## Task statement
Word for word, quote the lines from the one containing "บ้านเดี่ยว บ้านแฝด ทาวน์โฮม" to the end of the entries below, including both. Leave pictures out.

## Dataset records

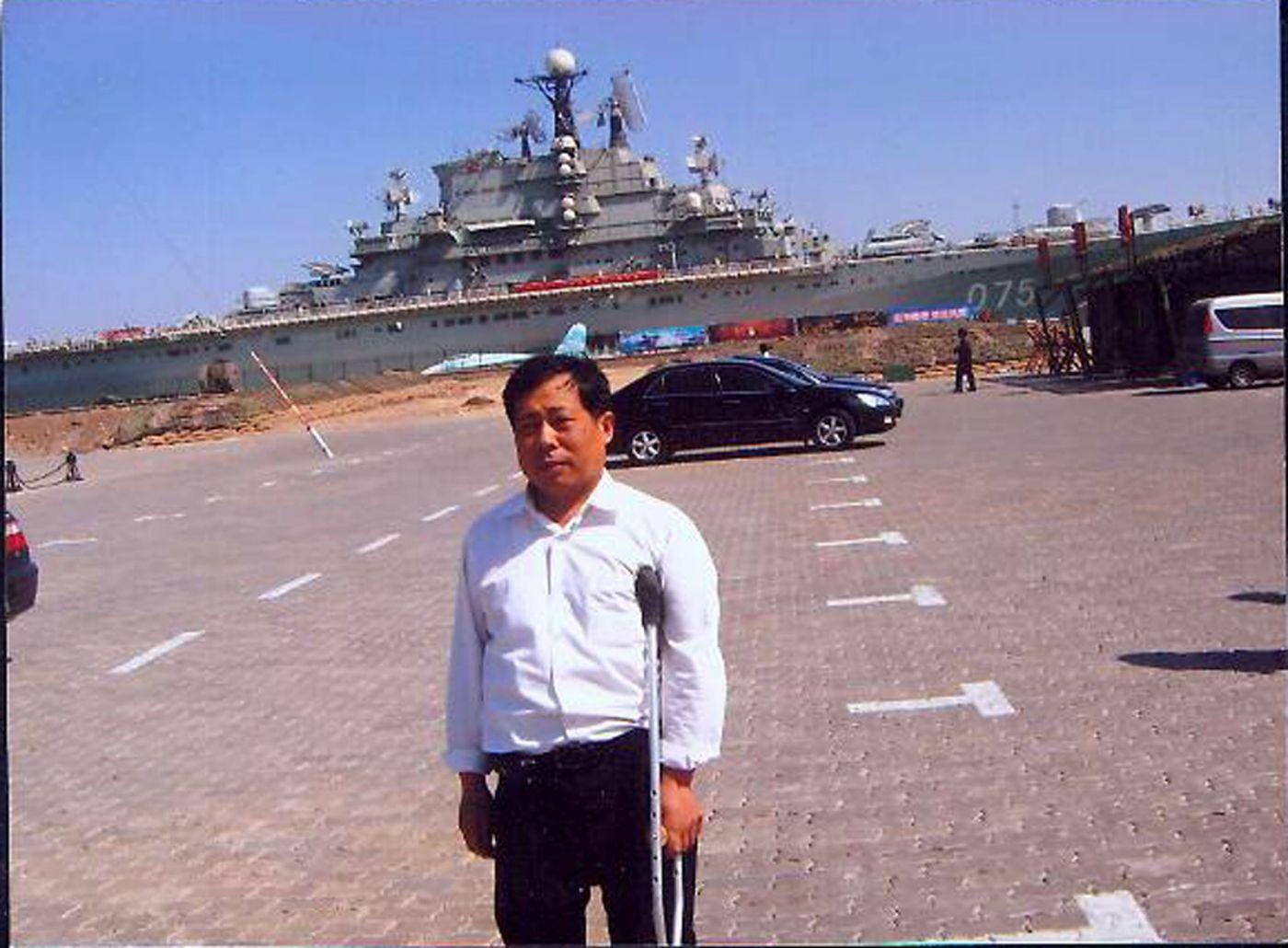 2006年四川旅游_图1-11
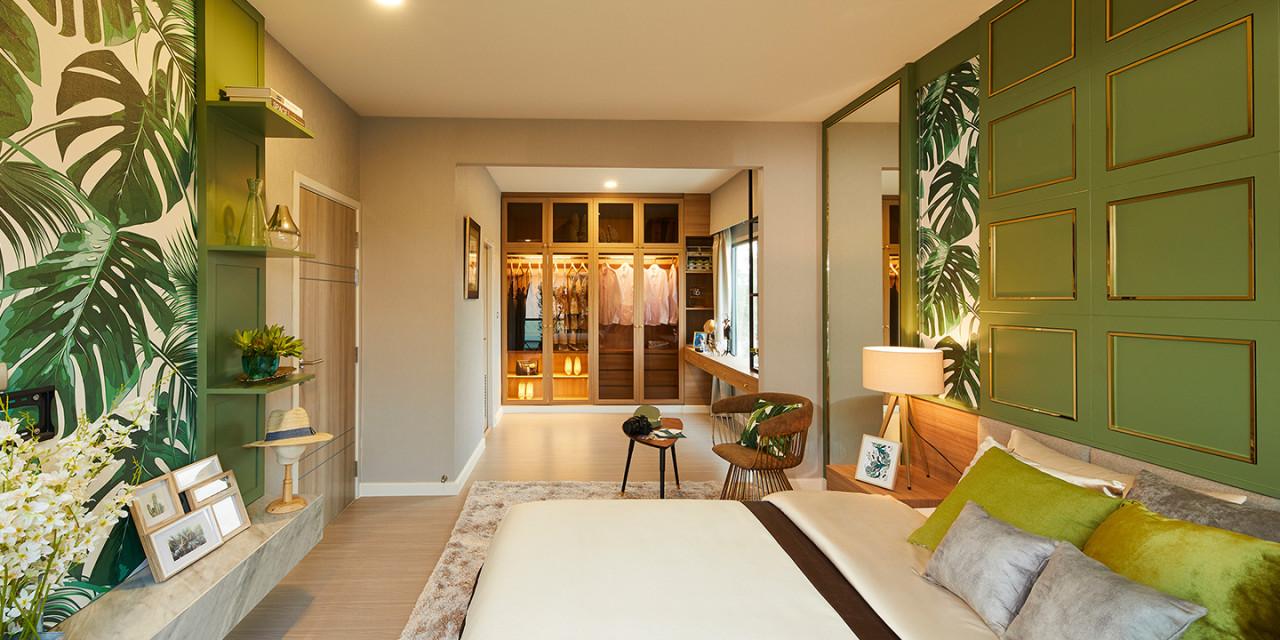 บ้านเดี่ยว บ้านแฝด ทาวน์โฮม ทาวน์เฮ้าส์ Perfect Place รังสิต-ทางด่วนบางพูน รีวิว พรีวิว ที่ตั้ง ทำเล การเดินทาง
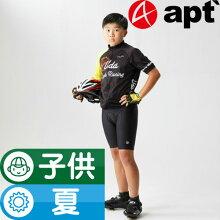apt'(エーピーティー)レーサーパンツジュニア用3Dゲルパッドロードバイク用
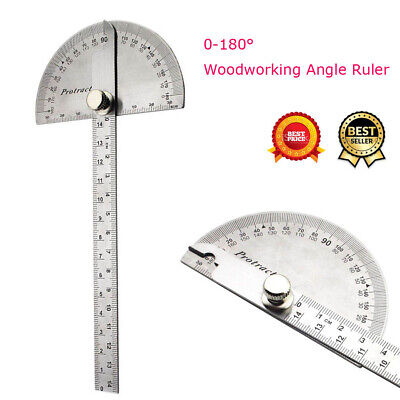 Adjustable Protractor 0-180 Degrees Angle Finder Arm Measuring Ruler Tool
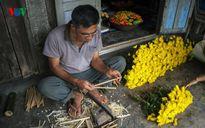 Người giữ nét Xuân xưa ở làng hoa giấy Thanh Tiên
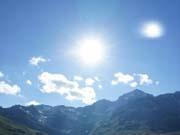 Перший в світі готель на сонячних батареях зведуть на півночі Норвегії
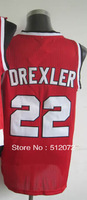#22 Clyde Drexler Men's Authentic Road Red Throwback Basketball Jersey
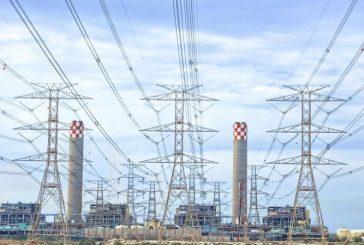 """""""السعودية للكهرباء"""" تُنفذ أطول خط هوائي لتوفير 11.5 مليون برميل ديزل سنوياً"""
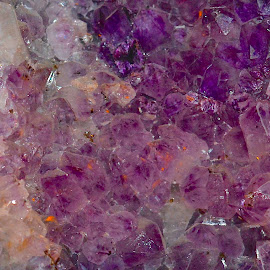 Closeup of an amethyst by Victoria Eversole - Abstract Macro ( macro photography, amethyst, abstract )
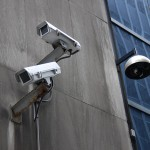 A government grant is behind Seattle's controversial surveillance cameras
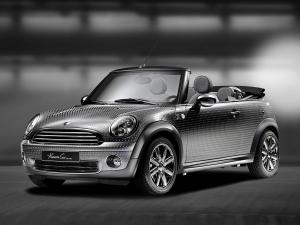 Mini Cooper Cabrio by Kenneth Cole 2010 года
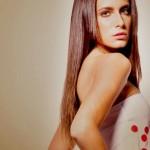 Silvia Salleras 04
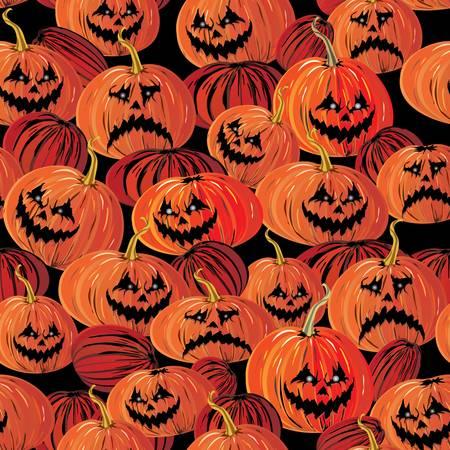 frightful: Halloween seamless background with bats, ghost   pumpkin, vector illustration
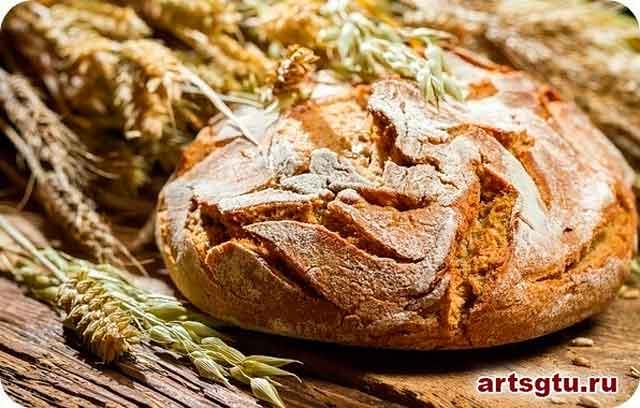 Домашний хлеб. Каким он был у наших предков?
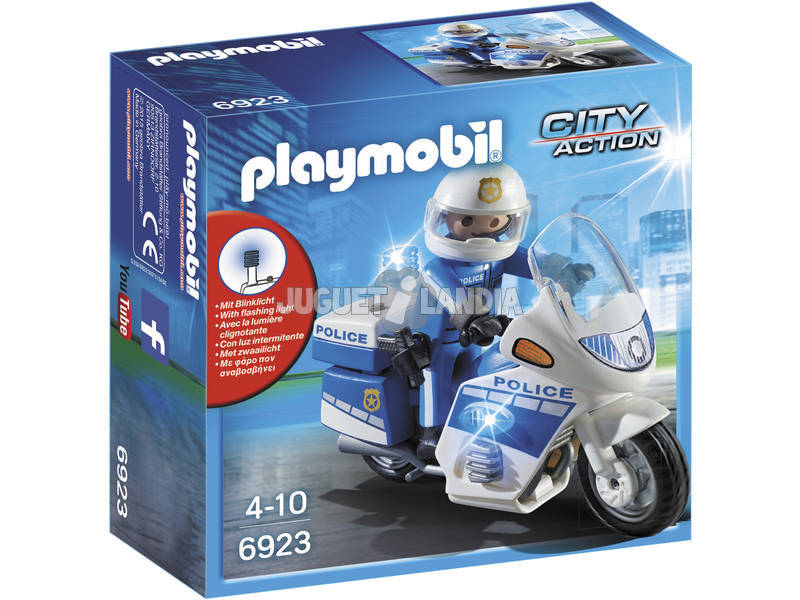 Playmobil Policía Con Moto y Luces Led 6923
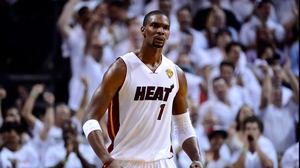 Chris Bosh won the NBA play-offs with the Miami Heat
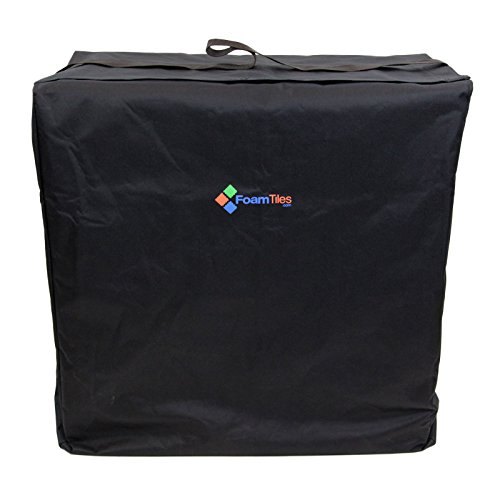 IncStores Trade Show Flooring Cases - Portable Foam Tile Case for Trade Show Floors & Event Flooring (Holds 25 Foam Tiles 5/8inx24inx24in)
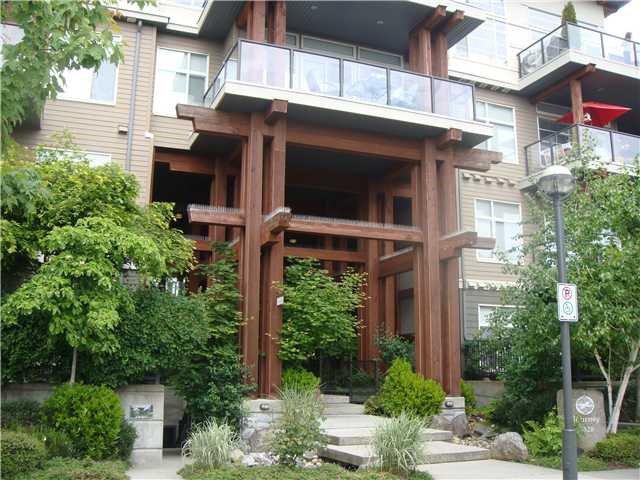 Main Photo: 212 6328 Larkin Drive in Vancouver: Condo for sale : MLS®# R2079448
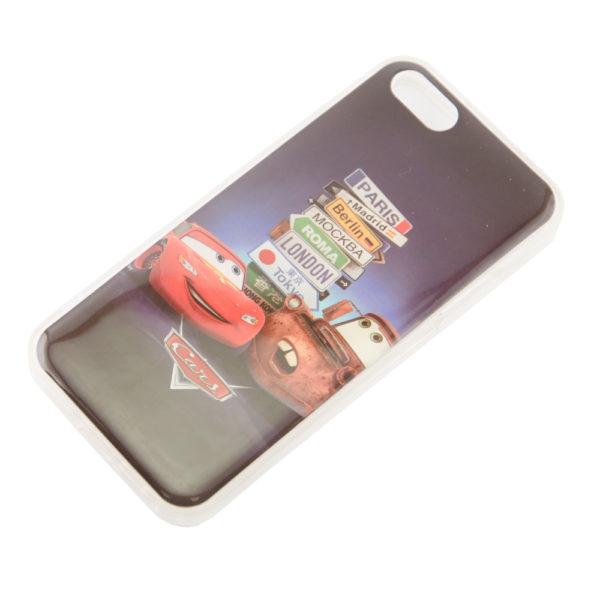 Чехол iPhone 5S ВИНИЛ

## Exercise solution
 บ้านเดี่ยว บ้านแฝด ทาวน์โฮม ทาวน์เฮ้าส์ Perfect Place รังสิต-ทางด่วนบางพูน รีวิว พรีวิว ที่ตั้ง ทำเล การเดินทาง
apt'(エーピーティー)レーサーパンツジュニア用3Dゲルパッドロードバイク用
 Adjustable Protractor 0-180 Degrees Angle Finder Arm Measuring Ruler Tool
 Người giữ nét Xuân xưa ở làng hoa giấy Thanh Tiên
 Перший в світі готель на сонячних батареях зведуть на півночі Норвегії
#22 Clyde Drexler Men's Authentic Road Red Throwback Basketball Jersey
 """""""السعودية للكهرباء"""" تُنفذ أطول خط هوائي لتوفير 11.5 مليون برميل ديزل سنوياً"""
 Closeup of an amethyst by Victoria Eversole - Abstract Macro ( macro photography, amethyst, abstract )
 A government grant is behind Seattle's controversial surveillance cameras
 Mini Cooper Cabrio by Kenneth Cole 2010 года
 Silvia Salleras 04
 frightful: Halloween seamless background with bats, ghost   pumpkin, vector illustration
 Домашний хлеб. Каким он был у наших предков?
 Playmobil Policía Con Moto y Luces Led 6923
 Chris Bosh won the NBA play-offs with the Miami Heat
 IncStores Trade Show Flooring Cases - Portable Foam Tile Case for Trade Show Floors & Event Flooring (Holds 25 Foam Tiles 5/8inx24inx24in)
 Main Photo: 212 6328 Larkin Drive in Vancouver: Condo for sale : MLS®# R2079448
 Чехол iPhone 5S ВИНИЛ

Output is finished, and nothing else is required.